— START DATA FOR THE TASK —

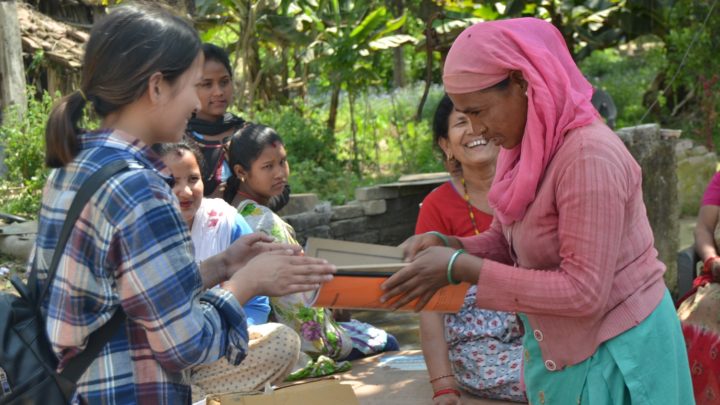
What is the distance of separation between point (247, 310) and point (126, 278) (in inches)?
91.1

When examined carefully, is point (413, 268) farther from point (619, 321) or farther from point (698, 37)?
point (698, 37)

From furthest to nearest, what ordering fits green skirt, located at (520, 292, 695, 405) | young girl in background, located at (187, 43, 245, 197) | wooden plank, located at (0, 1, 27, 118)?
wooden plank, located at (0, 1, 27, 118), young girl in background, located at (187, 43, 245, 197), green skirt, located at (520, 292, 695, 405)

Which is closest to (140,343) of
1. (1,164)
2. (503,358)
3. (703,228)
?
(503,358)

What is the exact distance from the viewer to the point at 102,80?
2111 millimetres

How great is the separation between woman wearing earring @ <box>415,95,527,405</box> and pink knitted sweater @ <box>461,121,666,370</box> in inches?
63.8

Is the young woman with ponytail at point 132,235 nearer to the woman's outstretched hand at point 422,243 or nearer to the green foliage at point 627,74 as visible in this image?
the woman's outstretched hand at point 422,243

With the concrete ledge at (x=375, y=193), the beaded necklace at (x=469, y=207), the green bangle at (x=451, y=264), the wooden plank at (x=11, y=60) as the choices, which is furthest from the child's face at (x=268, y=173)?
the wooden plank at (x=11, y=60)

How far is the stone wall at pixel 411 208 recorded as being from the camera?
6672 mm

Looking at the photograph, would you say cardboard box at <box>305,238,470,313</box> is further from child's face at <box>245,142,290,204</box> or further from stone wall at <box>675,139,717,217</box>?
stone wall at <box>675,139,717,217</box>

— END DATA FOR THE TASK —

Set down the listing above word for word, leaving out the picture.

■ SOLUTION FOR THIS PROBLEM ■
What is the distance of separation between point (247, 310) and point (126, 278) (in inches)?
91.1

When examined carefully, is point (413, 268) farther from point (619, 321) or farther from point (698, 37)?
point (698, 37)

From furthest to nearest, what ordering fits green skirt, located at (520, 292, 695, 405) | young girl in background, located at (187, 43, 245, 197) | wooden plank, located at (0, 1, 27, 118)?
wooden plank, located at (0, 1, 27, 118), young girl in background, located at (187, 43, 245, 197), green skirt, located at (520, 292, 695, 405)

Which is closest to (140,343) of
1. (1,164)
2. (503,358)
3. (703,228)
?
(503,358)

What is the exact distance from the viewer to the point at 102,80?
2111 millimetres

How great is the separation between woman wearing earring @ <box>415,95,527,405</box> and pink knitted sweater @ <box>461,121,666,370</box> in inches?
63.8

Is the young woman with ponytail at point 132,235 nearer to the woman's outstretched hand at point 422,243 or nearer to the green foliage at point 627,74 as visible in this image?
the woman's outstretched hand at point 422,243

With the concrete ledge at (x=375, y=193), the beaded necklace at (x=469, y=207), the green bangle at (x=451, y=264), the wooden plank at (x=11, y=60) as the choices, which is furthest from the child's face at (x=268, y=173)?
the wooden plank at (x=11, y=60)

How far is the stone wall at pixel 411 208 recorded as being from the camera?
6672 mm

Looking at the photograph, would you say cardboard box at <box>305,238,470,313</box> is further from child's face at <box>245,142,290,204</box> or further from stone wall at <box>675,139,717,217</box>?
stone wall at <box>675,139,717,217</box>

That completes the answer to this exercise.